Automate the classification where possible. For example, if a deployment is followed by another deployment of the same service within a defined window (e.g., one hour), flag the original as a potential failure for review.
Targets
| Level | Change Fail Rate |
|---|---|
| Low | 46 – 60% |
| Medium | 16 – 45% |
| High | 0 – 15% |
| Elite | 0 – 5% |
These levels are drawn from the DORA State of DevOps research. Elite performers maintain a change fail rate below 5%, meaning fewer than 1 in 20 deployments causes a problem.
Common Pitfalls
- Not recording failures. Deploying fixes without logging the original failure understates the true rate. Ensure every incident and rollback is tracked.
- Reclassifying defects. Creating review processes that reclassify production defects as “feature requests” or “known limitations” hides real failures.
- Inflating deployment count. Re-deploying the same working version to increase the denominator artificially lowers the rate. Only count deployments that contain new changes.
- Pursuing zero defects at the cost of speed. An obsessive focus on eliminating all failures can slow Release Frequency to a crawl. A small failure rate with fast recovery is preferable to near-zero failures with monthly deployments.
- Ignoring near-misses. Changes that cause degraded performance but do not trigger a full incident are still failures. Define clear criteria for what constitutes a failed change and apply them consistently.
Connection to CD
Change Fail Rate is the primary quality signal in a Continuous Delivery pipeline:
- Validates pipeline quality gates. A rising change fail rate indicates that the automated tests, security scans, and quality checks in the pipeline are not catching enough defects. Each failure is an opportunity to add or improve a quality gate.

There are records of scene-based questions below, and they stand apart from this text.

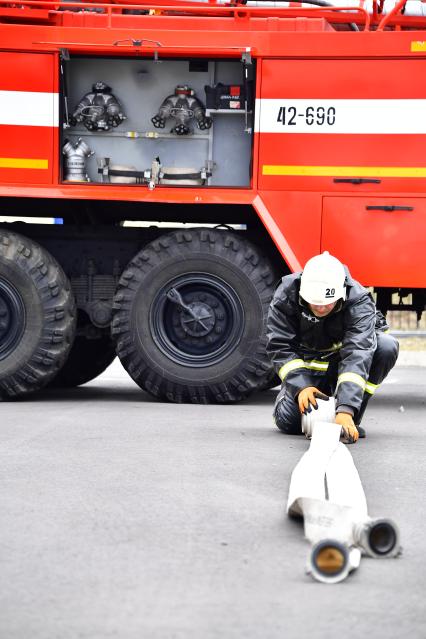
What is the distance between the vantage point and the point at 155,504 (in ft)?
18.0

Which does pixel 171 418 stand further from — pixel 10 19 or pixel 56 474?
pixel 10 19

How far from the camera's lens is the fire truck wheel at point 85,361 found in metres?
11.6

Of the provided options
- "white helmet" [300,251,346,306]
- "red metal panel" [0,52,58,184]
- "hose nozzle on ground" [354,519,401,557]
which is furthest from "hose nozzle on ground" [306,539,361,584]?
"red metal panel" [0,52,58,184]

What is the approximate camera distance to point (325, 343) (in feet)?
26.0

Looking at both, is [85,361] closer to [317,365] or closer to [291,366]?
[317,365]

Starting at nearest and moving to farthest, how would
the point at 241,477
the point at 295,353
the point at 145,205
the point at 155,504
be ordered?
the point at 155,504 → the point at 241,477 → the point at 295,353 → the point at 145,205

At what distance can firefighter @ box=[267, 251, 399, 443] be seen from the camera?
291 inches

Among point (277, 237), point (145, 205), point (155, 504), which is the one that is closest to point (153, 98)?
point (145, 205)

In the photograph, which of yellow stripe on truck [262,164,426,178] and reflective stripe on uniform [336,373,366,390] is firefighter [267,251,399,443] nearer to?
reflective stripe on uniform [336,373,366,390]

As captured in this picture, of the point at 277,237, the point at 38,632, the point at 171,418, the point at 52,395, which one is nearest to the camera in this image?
the point at 38,632

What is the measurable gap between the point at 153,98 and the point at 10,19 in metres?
1.21

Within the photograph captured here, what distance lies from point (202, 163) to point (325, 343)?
262cm

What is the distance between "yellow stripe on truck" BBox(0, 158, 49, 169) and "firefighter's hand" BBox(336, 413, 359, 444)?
3745mm

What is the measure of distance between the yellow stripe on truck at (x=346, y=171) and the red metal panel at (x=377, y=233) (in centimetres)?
17
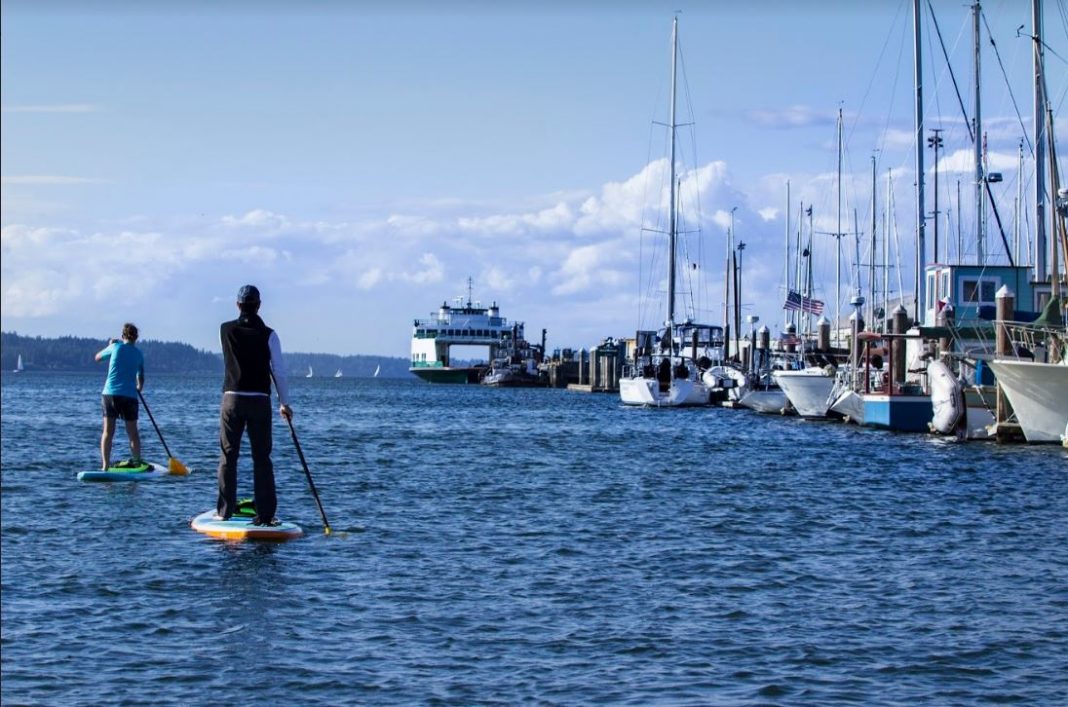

- Enables confidence in frequent releases. Teams will only deploy frequently if they trust the pipeline. A low change fail rate builds this trust and supports higher Release Frequency.
- Smaller changes fail less. The DORA research consistently shows that smaller, more frequent deployments have lower failure rates than large, infrequent releases. Improving Integration Frequency naturally improves this metric.
- Drives root cause analysis. Each failed change should trigger a blameless investigation: what automated check could have caught this? The answers feed directly into pipeline improvements.
- Balances throughput metrics. Change Fail Rate is the essential guardrail for Lead Time and Release Frequency. If those metrics improve while change fail rate worsens, the team is trading quality for speed.
To improve Change Fail Rate:
- Deploy smaller changes more frequently to reduce the blast radius of failures.
- Identify the root cause of each failure and add automated checks to prevent recurrence.
- Strengthen the test suite, particularly integration and contract tests that validate interactions between services.
- Implement progressive delivery (canary releases, feature flags) to limit the impact of defective changes before they reach all users.
- Conduct blameless post-incident reviews and feed learnings back into the delivery pipeline.
This content is adapted from the Dojo Consortium, licensed under CC BY 4.0.